**JOB**
Report how many lines in the records below contain the string "epoch", and give only that number. Case counts.

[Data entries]
────────────────────────────────────────
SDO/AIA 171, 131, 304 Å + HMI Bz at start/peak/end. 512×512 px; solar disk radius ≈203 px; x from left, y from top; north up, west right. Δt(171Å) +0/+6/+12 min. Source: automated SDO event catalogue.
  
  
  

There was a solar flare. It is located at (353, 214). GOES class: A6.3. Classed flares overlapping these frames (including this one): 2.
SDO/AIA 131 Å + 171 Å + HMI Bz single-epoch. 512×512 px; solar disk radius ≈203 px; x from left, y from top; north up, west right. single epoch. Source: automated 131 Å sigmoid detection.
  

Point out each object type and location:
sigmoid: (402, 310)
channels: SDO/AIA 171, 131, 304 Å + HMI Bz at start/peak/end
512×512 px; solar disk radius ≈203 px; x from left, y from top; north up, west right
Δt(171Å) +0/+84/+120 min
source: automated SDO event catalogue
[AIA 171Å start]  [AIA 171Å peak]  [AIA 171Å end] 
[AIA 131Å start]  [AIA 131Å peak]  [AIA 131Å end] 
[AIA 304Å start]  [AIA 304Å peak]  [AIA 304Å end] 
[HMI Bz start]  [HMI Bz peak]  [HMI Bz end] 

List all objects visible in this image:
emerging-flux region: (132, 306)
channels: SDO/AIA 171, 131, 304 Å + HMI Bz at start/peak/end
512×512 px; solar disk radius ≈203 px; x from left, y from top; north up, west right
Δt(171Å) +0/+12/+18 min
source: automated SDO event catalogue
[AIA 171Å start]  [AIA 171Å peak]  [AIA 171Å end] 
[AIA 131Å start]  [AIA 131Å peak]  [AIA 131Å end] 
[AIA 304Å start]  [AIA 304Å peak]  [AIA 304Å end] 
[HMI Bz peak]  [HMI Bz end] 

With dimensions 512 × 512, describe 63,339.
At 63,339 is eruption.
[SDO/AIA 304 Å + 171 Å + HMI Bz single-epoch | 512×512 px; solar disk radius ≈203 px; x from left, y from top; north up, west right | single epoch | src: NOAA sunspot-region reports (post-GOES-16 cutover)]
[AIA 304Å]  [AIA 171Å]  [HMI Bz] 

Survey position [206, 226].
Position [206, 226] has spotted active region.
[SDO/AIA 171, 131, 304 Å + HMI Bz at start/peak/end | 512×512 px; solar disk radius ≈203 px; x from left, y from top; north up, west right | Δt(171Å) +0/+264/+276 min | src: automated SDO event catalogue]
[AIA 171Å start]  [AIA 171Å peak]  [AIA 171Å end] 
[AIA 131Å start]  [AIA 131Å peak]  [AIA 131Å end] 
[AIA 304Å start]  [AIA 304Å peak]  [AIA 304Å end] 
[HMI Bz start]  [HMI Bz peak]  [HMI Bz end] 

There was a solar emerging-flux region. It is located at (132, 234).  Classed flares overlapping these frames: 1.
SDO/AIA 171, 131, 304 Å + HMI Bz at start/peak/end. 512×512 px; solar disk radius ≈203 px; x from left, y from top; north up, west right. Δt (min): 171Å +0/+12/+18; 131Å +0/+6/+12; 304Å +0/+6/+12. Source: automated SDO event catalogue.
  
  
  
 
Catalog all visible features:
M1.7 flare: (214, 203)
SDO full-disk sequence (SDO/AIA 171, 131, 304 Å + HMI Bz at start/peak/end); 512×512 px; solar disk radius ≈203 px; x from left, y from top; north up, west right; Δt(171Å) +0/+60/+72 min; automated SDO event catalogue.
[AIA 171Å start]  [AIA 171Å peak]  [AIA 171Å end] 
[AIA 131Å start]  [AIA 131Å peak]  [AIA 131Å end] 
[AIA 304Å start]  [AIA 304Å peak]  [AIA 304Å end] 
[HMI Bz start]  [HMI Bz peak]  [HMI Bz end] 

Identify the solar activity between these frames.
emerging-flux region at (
────────────────────────────────────────
**SOLUTION FOR THIS TASK**
2